▶ _Exercise directions_: Omit the pictures and output exactly the lines from the start of the entries through the line containing "Des avions d'Air".

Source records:
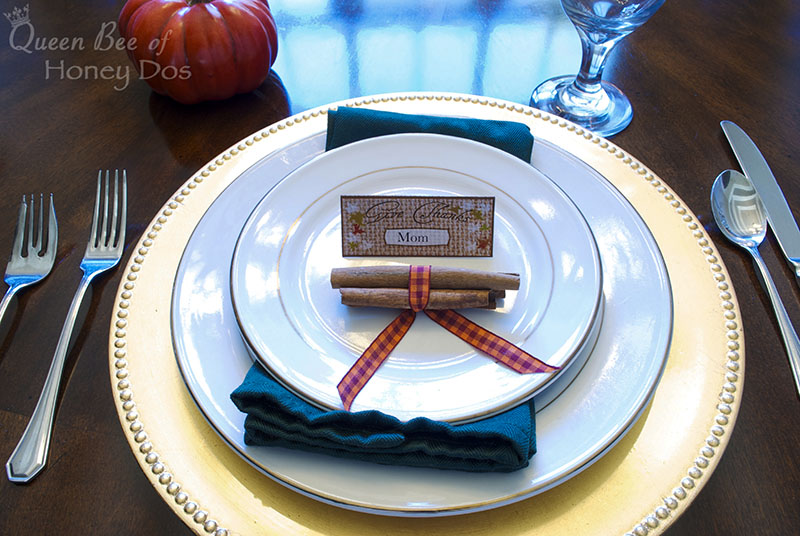 7 Fabulous Thanksgiving Place Settings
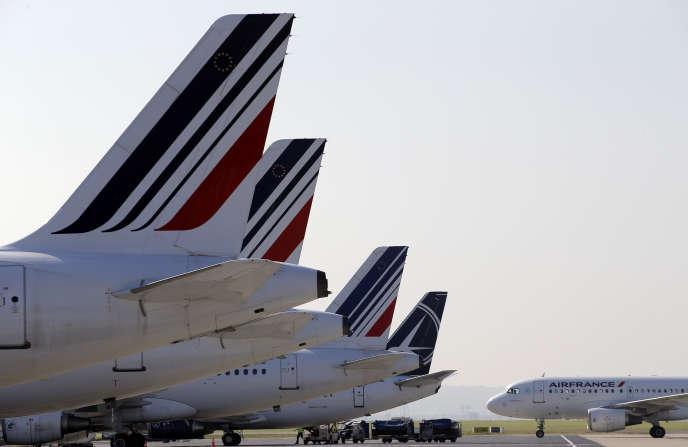 Des avions d'Air France stationnés à l'aéroport deRoissy-Charles-de-Gaulle, le 15septembre2014.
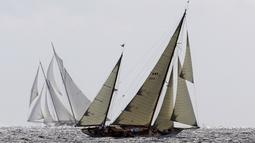 "Sebuah yacht beraksi dalam lomba layar ""Regates Royales - Panerai Trophy"" di perairan Cannes, Prancis, Selasa (22/9/2015). (AFP Photo/Valery Hache)"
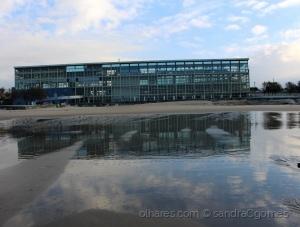 Paisagem Urbana/Edificio transparente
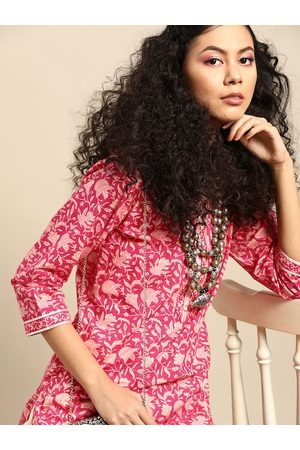 Varanga Women Pink & Cream-Coloured Printed Kurta with Trousers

▶ _Task answer_:
 7 Fabulous Thanksgiving Place Settings
 Des avions d'Air France stationnés à l'aéroport deRoissy-Charles-de-Gaulle, le 15septembre2014.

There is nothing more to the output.